(Exercise) Only the lines from the one containing "Which is closer" through the last line below should be written out, exactly and with both ends kept.

(Stored records)
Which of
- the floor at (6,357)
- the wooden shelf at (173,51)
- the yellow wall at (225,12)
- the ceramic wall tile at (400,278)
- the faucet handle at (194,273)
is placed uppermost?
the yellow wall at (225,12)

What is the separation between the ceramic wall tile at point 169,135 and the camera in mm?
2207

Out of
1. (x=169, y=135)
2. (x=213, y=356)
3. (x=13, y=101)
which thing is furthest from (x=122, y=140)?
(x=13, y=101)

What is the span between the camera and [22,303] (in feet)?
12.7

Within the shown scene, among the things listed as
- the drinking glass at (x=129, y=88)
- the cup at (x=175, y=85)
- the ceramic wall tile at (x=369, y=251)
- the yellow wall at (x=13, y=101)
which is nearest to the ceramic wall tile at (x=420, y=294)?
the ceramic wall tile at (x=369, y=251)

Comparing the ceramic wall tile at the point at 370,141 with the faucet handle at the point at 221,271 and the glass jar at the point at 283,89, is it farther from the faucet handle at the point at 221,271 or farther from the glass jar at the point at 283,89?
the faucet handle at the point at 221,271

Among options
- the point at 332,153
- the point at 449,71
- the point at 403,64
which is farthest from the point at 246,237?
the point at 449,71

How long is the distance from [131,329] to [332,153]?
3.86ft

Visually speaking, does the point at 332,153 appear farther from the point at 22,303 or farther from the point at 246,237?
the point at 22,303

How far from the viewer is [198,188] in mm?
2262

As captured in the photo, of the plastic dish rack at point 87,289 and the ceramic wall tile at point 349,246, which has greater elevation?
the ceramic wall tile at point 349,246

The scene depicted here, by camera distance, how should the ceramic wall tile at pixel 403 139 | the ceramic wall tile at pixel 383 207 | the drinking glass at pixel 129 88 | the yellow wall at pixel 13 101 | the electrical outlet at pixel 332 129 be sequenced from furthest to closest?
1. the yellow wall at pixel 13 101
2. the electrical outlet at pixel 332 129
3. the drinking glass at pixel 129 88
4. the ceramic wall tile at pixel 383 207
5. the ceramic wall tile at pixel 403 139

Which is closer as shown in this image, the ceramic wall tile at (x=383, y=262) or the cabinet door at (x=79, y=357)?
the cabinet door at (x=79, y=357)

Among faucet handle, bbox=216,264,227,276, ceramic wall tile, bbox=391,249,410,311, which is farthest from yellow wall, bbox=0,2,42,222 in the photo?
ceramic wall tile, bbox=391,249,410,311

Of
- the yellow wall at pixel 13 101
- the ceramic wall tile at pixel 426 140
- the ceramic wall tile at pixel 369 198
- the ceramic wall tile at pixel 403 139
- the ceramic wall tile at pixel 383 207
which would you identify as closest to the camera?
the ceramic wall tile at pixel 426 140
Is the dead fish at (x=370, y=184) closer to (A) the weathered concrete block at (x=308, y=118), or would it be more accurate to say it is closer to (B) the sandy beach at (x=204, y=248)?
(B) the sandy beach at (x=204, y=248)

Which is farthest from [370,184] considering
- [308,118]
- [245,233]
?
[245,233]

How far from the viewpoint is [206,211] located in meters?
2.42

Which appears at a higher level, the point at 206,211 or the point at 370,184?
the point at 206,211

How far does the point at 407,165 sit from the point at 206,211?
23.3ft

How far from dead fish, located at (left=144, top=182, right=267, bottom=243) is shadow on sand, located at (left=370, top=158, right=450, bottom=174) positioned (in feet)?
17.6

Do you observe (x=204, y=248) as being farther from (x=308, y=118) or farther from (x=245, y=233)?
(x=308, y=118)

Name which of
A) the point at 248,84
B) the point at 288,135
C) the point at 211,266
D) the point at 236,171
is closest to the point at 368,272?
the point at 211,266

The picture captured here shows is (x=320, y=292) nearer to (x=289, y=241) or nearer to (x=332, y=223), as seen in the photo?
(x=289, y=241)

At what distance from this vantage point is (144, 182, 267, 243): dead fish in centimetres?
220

(Written solution)
Which is closer as shown in this image, the ceramic wall tile at (x=383, y=262) or the cabinet door at (x=79, y=357)?
the cabinet door at (x=79, y=357)

Among faucet handle, bbox=216,264,227,276, ceramic wall tile, bbox=391,249,410,311, which is farthest from yellow wall, bbox=0,2,42,222 in the photo?
ceramic wall tile, bbox=391,249,410,311

Of
- the yellow wall at pixel 13 101
- the ceramic wall tile at pixel 426 140
- the ceramic wall tile at pixel 369 198
- the ceramic wall tile at pixel 403 139
- the ceramic wall tile at pixel 383 207
which would you identify as closest to the camera?
the ceramic wall tile at pixel 426 140
Is the dead fish at (x=370, y=184) closer to (A) the weathered concrete block at (x=308, y=118), or would it be more accurate to say it is closer to (B) the sandy beach at (x=204, y=248)?
(B) the sandy beach at (x=204, y=248)

Which is farthest from [370,184] considering
- [308,118]
- [245,233]
?
[245,233]

How far from the viewpoint is [206,211] located in meters?
2.42

Which appears at a higher level, the point at 206,211 or the point at 370,184?
the point at 206,211

How far does the point at 407,165 sit from the point at 206,211?
23.3ft

How far from dead fish, located at (left=144, top=182, right=267, bottom=243) is shadow on sand, located at (left=370, top=158, right=450, bottom=174) positioned (in feet)?
17.6

Do you observe (x=204, y=248) as being farther from (x=308, y=118) or farther from (x=245, y=233)?
(x=308, y=118)

Name which of
A) the point at 248,84
B) the point at 288,135
C) the point at 211,266
D) the point at 236,171
is closest to the point at 368,272?
the point at 211,266

The picture captured here shows is (x=320, y=292) nearer to (x=289, y=241) or nearer to (x=332, y=223), as seen in the photo?
(x=289, y=241)

At what distance from this vantage point is (144, 182, 267, 243): dead fish in centimetres?
220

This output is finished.